== MATERIALS PROVIDED

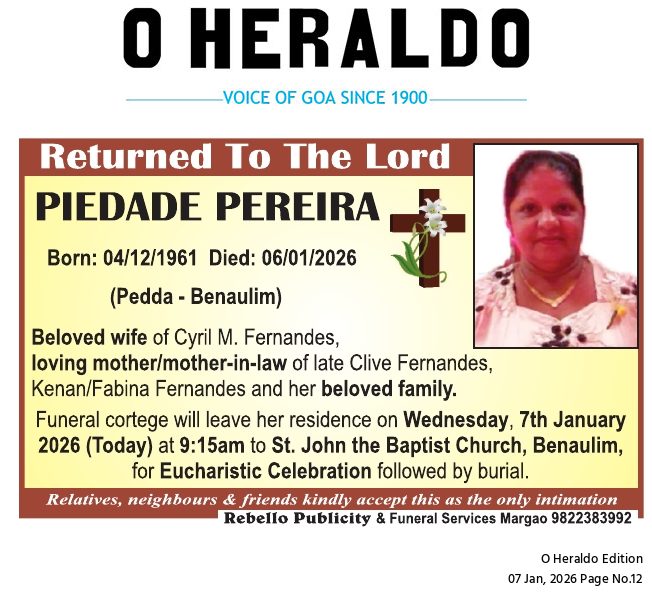 O HERALDO

VOICE OF GOA SINCE 1900

Returned To The Lord

PIEDADE PEREIRA

Born: 04/12/1961 Died: 06/01/2026

(Pedda - Benaulim)

Beloved wife of Cyril M. Fernandes, loving mother/mother-in-law of late Clive Fernandes, Kenan/Fabina Fernandes and her beloved family.

Funeral cortege will leave her residence on Wednesday, 7th January 2026 (Today) at 9:15am to St. John the Baptist Church, Benaulim, for Eucharistic Celebration followed by burial.

Relatives, neighbours & friends kindly accept this as the only intimation

Rebello Publicity & Funeral Services Margao 9822383992

O Heraldo Edition
07 Jan, 2026 Page No.12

====

=== INSTRUCTIONS TO FOLLOW ===
Your answer must be an exact transcription of the lines from the one containing "Born: 04/12/1961 Died: 06/01/2026" through the last line of the records above, and nothing else.

=== OUTPUT OF THE TASK ===
Born: 04/12/1961 Died: 06/01/2026

(Pedda - Benaulim)

Beloved wife of Cyril M. Fernandes, loving mother/mother-in-law of late Clive Fernandes, Kenan/Fabina Fernandes and her beloved family.

Funeral cortege will leave her residence on Wednesday, 7th January 2026 (Today) at 9:15am to St. John the Baptist Church, Benaulim, for Eucharistic Celebration followed by burial.

Relatives, neighbours & friends kindly accept this as the only intimation

Rebello Publicity & Funeral Services Margao 9822383992

O Heraldo Edition
07 Jan, 2026 Page No.12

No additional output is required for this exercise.